Keywords: Octane Demand, Engine Design, Internal Combustion, Four Stroke Cycle, Spark Ignition, Hydrogen, Zero Carbon Emission

Cite this paper: M. Marouf Wani, Thermodynamic Investigations on the Design of a Spark Ignition Hydrogen Operated Engine, Energy and Power, Vol. 11 No. 1, 2021, pp. 20-25. doi: 10.5923/j.ep.20211101.02.

1. Introduction

Hydrogen is also under considered as an alternative source of energy to gasoline in passenger car applications operating with spark ignition.
The use of hydrogen fuel in the internal combustion engines results in the drop of CO and HC emissions to zero level. The high heating value and high RON for hydrogen contributes towards its suitability as a source of energy for internal combustion engines. However its use as a gaseous fuel results in a drop in the volumetric efficiency of the engine.
For Hydrogen Fuel the stoichiometric equation is
H2 + ½(O2 + 3.773N2) = H2O + 1.887N2
and the stoichiometric (A/F) ratio is 34.3.

Data for analysis:

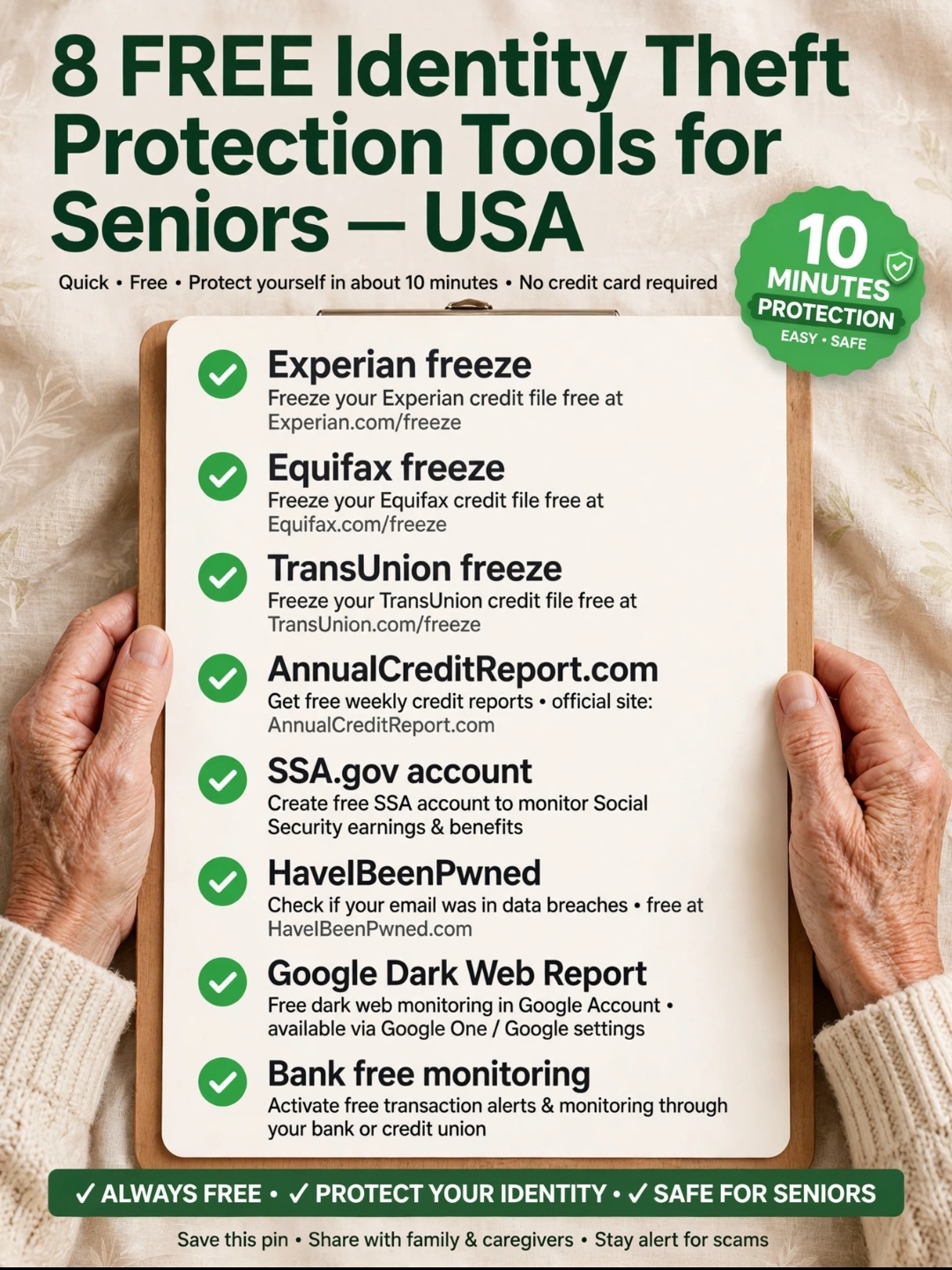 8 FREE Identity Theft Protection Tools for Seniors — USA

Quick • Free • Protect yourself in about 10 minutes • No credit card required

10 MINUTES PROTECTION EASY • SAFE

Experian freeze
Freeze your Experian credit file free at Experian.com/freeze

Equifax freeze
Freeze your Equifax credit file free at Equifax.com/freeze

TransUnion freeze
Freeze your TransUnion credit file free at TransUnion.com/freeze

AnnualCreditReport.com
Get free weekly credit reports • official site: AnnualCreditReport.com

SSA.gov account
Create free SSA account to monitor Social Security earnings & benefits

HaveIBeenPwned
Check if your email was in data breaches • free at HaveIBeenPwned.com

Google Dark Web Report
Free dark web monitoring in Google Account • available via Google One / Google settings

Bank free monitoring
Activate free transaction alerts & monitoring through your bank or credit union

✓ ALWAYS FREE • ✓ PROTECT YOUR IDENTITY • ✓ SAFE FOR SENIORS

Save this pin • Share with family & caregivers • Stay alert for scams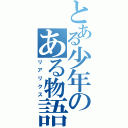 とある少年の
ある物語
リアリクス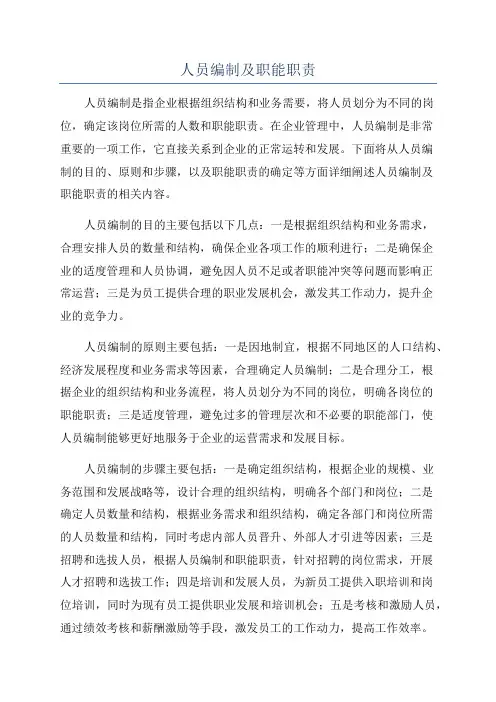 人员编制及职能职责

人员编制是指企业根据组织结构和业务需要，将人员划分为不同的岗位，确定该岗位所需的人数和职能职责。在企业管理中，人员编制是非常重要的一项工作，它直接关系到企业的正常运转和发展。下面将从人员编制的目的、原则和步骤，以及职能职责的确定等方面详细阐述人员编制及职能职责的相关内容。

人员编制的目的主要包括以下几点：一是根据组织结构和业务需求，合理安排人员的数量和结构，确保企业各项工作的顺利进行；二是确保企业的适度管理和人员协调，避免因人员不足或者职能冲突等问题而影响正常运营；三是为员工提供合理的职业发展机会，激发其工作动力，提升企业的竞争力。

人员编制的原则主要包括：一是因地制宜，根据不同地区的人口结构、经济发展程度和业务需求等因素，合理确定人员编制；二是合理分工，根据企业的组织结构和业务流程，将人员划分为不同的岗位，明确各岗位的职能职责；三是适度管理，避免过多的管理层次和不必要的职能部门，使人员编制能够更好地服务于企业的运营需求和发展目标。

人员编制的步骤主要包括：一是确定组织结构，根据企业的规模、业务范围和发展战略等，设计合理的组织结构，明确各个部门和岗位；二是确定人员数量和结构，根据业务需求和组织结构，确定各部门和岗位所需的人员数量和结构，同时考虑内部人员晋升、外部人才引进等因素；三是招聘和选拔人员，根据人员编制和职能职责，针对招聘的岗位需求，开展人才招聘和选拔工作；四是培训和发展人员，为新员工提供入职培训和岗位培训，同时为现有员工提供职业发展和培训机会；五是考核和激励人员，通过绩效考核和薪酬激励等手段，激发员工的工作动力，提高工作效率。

Complete the following:
- a) Rewrite the hydrogen engine excerpt starting with "Keywords: Octane Demand, Engine" and going on through "20-25. doi: 10.5923/j.ep.20211101.02.", putting "Low Carbon Emission" in place of "Zero Carbon Emission".
- b) According to the hydrogen engine excerpt, which emissions drop to zero level when hydrogen fuel is used in internal combustion engines?
- c) Carry the hydrogen engine excerpt further, beginning after its last sentence.
The lines above are material separate from the hydrogen engine excerpt.

Exercise answers:
- a)
Keywords: Octane Demand, Engine Design, Internal Combustion, Four Stroke Cycle, Spark Ignition, Hydrogen, Low Carbon Emission

Cite this paper: M. Marouf Wani, Thermodynamic Investigations on the Design of a Spark Ignition Hydrogen Operated Engine, Energy and Power, Vol. 11 No. 1, 2021, pp. 20-25. doi: 10.5923/j.ep.20211101.02.

- b) CO and HC emissions.

- c)
For stoichiometric hydrogen-oxygen mixture no reaction occurs below 400C unless the mixture is ignited by an external source such as a spark; above 600C explosion occurs spontaneously at all pressures. [1]
There is some possibility of some minimum HC emissions resulting because of the circulation of the lubricating oil to the combustion chamber walls. The octane number of the hydrogen will decide the selection and computation of the design and operating parameters of the hydrogen engine. [2,3]
Shuofeng Wang et. al., conducted experimental investigations on combustion of a hydrogen-blended gasoline engine at high loads and lean conditions. The results showed that the addition of hydrogen was able to reduce the cyclic variation in indicated mean effective pressure. Moreover, the fuel heat release rate and peak cylinder pressure were accelerated after the hydrogen addition. Both HC and CO emissions were reduced significantly after the hydrogen blending. NOx emissions were slightly increased after the hydrogen addition due to the high flame temperature of hydrogen. [4]
Choongsik Bae, Jaeheun Kim compared the possible use of various alternative fuels for both the spark ignition engines and compression ignition engines.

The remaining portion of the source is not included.